TO DO: Write the full listing out again, word for word, but omit the pictures.
# # # # # # #
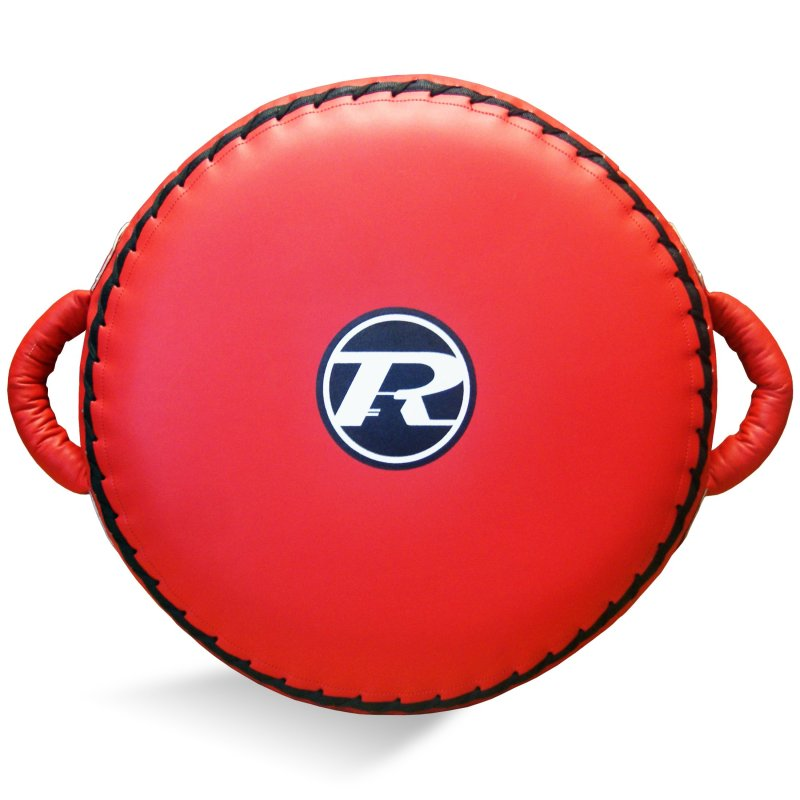 """ProTect G1 Circular Punch Pad 16"""" Red, Size: 16"""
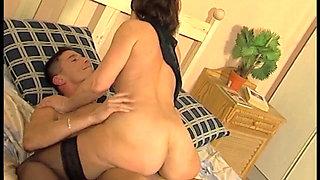Hungarian Granny fucking hard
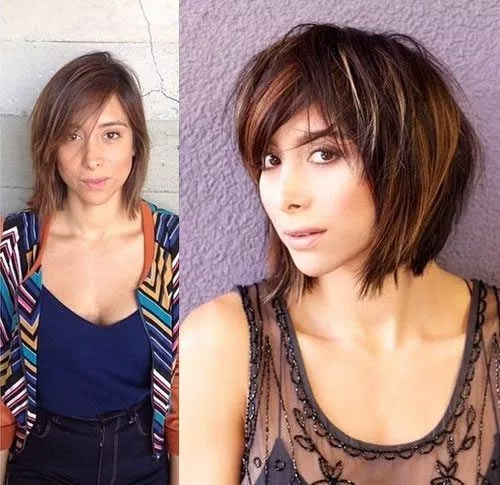 Chin-Length Hair With Layers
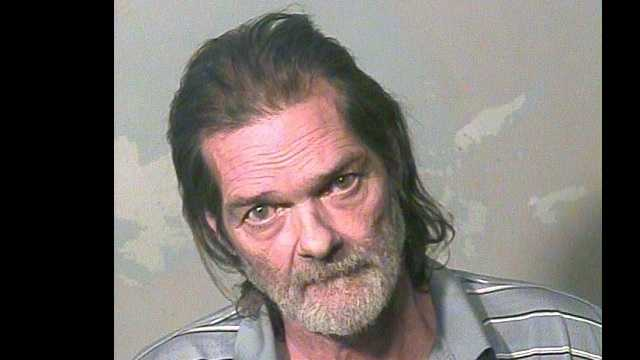 James Carlton, 59, was arrested on suspicion of animal cruelty and assault and battery. Click here to read the story.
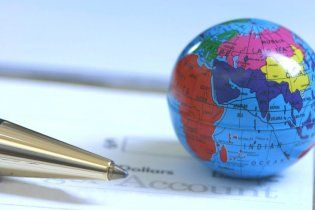 В Ялте соберутся инвесторы со всего мира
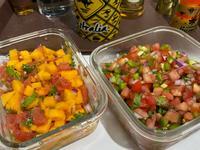 無止盡切丁的莎莎醬-芒果&蕃茄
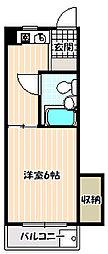 シャングリラ21[1階]の間取り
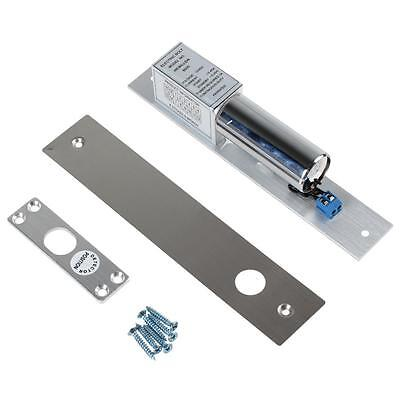 Silver DC12V 2-Line 12V Electric Magnetic Electromagnetic Lock  for Framed Doors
# # # # # # #
SOLUTION FOR THIS TASK:
 """ProTect G1 Circular Punch Pad 16"""" Red, Size: 16"""
Hungarian Granny fucking hard
 Chin-Length Hair With Layers
 James Carlton, 59, was arrested on suspicion of animal cruelty and assault and battery. Click here to read the story.
 В Ялте соберутся инвесторы со всего мира
 無止盡切丁的莎莎醬-芒果&蕃茄
 シャングリラ21[1階]の間取り
 Silver DC12V 2-Line 12V Electric Magnetic Electromagnetic Lock  for Framed Doors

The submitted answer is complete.